Hydrophobicity Revisited: a Molecular Story

2020-06-08T13:01:45Z (GMT) by David Cavanaugh Krishnan Chittur
In a previous paper we have introduced a new hydrophobicity proclivity scale and justified its superior performance characteristics, particularly in the context of a scale for protein alignments, but also for its strong correlation with many other amino-acid physico-chemical properties. Within that paper, we calculated a corrected free energy of residue burial of each amino-acid in folded proteins from a linear regression of amino-acid free energy of transfer from water to n-Octanol (F&P octanol scale dGow, Y axis) and our Hydrophobicity Proclivity Scale
(HPS, X axis). In this present paper we pursue the latter general findings in more detail by considering the relationship of hydrophobicity and other physico-amino-
acid scales with the molecular geometry of amino-acids and secondary group structure/surface chemistry, with a concommitant discussion of the dimensions/geometry
of the caveties that amino-acids make in water.
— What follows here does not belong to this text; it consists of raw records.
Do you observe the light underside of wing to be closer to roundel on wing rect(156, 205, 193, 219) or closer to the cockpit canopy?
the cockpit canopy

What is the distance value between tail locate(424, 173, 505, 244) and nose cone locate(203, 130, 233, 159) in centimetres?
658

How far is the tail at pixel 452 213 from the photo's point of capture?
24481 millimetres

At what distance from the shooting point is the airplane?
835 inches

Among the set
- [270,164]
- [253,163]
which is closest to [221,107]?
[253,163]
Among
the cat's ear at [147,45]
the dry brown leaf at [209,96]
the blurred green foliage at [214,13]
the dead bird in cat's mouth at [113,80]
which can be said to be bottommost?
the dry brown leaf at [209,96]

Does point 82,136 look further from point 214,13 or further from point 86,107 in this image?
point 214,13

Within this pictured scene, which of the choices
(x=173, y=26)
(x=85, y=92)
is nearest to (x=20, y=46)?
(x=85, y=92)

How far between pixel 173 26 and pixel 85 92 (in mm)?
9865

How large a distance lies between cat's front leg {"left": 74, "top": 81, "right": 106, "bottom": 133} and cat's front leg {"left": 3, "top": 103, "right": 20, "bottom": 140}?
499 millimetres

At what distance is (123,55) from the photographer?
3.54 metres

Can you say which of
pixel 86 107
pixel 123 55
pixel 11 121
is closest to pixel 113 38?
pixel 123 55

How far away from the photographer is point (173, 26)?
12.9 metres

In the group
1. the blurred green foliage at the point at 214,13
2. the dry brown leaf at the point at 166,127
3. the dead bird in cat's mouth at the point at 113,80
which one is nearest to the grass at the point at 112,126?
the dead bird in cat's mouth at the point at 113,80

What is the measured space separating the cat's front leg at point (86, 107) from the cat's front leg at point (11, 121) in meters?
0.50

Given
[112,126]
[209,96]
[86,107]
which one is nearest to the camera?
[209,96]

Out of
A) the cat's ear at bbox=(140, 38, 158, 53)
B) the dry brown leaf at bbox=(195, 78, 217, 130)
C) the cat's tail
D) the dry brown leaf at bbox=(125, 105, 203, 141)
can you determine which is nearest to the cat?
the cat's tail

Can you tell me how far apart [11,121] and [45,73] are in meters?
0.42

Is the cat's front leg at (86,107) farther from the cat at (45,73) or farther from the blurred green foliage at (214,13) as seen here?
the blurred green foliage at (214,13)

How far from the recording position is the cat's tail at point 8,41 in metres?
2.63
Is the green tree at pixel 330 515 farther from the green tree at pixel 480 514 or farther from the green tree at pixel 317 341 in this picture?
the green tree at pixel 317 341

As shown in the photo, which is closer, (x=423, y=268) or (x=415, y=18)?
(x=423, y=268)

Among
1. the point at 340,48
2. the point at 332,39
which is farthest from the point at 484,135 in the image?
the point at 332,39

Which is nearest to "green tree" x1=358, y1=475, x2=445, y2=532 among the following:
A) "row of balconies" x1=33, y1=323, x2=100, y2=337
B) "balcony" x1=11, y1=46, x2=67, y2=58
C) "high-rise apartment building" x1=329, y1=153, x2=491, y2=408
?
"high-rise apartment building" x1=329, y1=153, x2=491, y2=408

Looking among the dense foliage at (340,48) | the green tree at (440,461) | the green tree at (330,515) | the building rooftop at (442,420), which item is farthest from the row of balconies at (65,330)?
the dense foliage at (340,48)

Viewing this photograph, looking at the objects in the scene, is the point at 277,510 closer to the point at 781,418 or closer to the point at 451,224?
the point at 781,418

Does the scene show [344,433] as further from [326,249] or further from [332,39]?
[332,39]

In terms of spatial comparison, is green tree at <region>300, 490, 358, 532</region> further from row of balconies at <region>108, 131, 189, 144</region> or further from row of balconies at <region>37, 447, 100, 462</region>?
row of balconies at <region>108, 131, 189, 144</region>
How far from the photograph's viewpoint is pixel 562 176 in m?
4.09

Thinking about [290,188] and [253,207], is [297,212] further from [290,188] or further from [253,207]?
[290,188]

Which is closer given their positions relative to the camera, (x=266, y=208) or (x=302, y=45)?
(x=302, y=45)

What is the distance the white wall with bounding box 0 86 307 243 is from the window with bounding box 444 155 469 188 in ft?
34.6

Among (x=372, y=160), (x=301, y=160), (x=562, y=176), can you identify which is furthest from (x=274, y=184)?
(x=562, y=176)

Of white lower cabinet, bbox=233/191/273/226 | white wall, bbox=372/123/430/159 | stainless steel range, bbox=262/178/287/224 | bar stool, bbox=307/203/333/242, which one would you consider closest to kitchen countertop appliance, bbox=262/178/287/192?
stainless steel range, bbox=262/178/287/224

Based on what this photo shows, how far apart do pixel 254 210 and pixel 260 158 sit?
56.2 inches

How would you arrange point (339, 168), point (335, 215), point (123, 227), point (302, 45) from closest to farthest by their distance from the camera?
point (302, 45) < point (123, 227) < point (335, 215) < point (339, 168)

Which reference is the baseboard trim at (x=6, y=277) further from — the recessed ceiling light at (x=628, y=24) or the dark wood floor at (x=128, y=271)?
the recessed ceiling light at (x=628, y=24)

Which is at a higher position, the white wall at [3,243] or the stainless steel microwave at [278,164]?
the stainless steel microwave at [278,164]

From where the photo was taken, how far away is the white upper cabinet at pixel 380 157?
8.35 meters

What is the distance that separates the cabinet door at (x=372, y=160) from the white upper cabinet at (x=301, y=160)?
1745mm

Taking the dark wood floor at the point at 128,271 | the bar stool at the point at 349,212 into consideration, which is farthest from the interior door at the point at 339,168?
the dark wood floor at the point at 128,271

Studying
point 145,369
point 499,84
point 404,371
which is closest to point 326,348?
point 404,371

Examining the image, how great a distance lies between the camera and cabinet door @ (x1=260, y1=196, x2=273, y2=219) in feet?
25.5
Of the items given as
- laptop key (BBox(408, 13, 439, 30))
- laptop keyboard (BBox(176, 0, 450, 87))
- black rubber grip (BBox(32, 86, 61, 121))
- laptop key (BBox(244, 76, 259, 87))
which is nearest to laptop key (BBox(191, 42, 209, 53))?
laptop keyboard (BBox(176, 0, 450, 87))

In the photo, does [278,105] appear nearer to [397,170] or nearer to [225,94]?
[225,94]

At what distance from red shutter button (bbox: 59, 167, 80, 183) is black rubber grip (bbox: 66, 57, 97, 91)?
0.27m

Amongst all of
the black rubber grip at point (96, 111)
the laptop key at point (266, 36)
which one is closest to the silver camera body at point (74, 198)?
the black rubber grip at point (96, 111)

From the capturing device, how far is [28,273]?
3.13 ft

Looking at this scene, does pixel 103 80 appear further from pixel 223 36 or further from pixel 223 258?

We identify a series of molecular physico-chemical properties that uniquely define the natural selection and geometry of the 20 natural amino-acids. We use the corrected free energy of amino-acid burials in proteins (Y axis) and a multiple linear regression to identify the AA molecular physico-chemical properties (X1, X2, ...) that explain the energetics of amino-
acid water contacts in an unfolded protein state to that of the folded protein state by modeling these two states as a solvent-solvent transfer, thus, providing a thermodynamical model for the initial stages of protein folding. Between our previous paper and the current paper we can greatly simplify and reduce the very large number of amino-acid scales in the literature to a small number of amino-acid property scales. Finally, we explore the numerical relationship between the structure of the genetic code and molecular physico-chemical properties of AA’s that in turn can be related directly to hydrophobicity. We validate and explain our novel models we describe herein with extensive data from the literature.